■ **What you should do**: Return only those lines of the records below in which "fill" appears.

■ **Data for analysis**:
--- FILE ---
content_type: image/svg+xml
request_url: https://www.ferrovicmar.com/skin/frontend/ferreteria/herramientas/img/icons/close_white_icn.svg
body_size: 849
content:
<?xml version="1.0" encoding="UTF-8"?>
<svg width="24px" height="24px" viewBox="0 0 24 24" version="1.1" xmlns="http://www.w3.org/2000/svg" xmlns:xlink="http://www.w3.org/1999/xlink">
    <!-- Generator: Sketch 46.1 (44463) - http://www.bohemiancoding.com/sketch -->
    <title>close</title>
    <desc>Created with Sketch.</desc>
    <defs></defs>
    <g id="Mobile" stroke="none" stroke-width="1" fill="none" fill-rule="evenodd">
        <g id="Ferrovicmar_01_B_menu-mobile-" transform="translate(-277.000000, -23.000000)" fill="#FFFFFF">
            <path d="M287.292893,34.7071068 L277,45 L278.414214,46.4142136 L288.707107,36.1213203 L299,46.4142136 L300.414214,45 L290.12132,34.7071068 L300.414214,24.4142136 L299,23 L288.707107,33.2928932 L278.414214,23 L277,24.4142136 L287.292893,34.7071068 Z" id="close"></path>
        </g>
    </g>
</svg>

■ **Your solution**:
    <g id="Mobile" stroke="none" stroke-width="1" fill="none" fill-rule="evenodd">
        <g id="Ferrovicmar_01_B_menu-mobile-" transform="translate(-277.000000, -23.000000)" fill="#FFFFFF">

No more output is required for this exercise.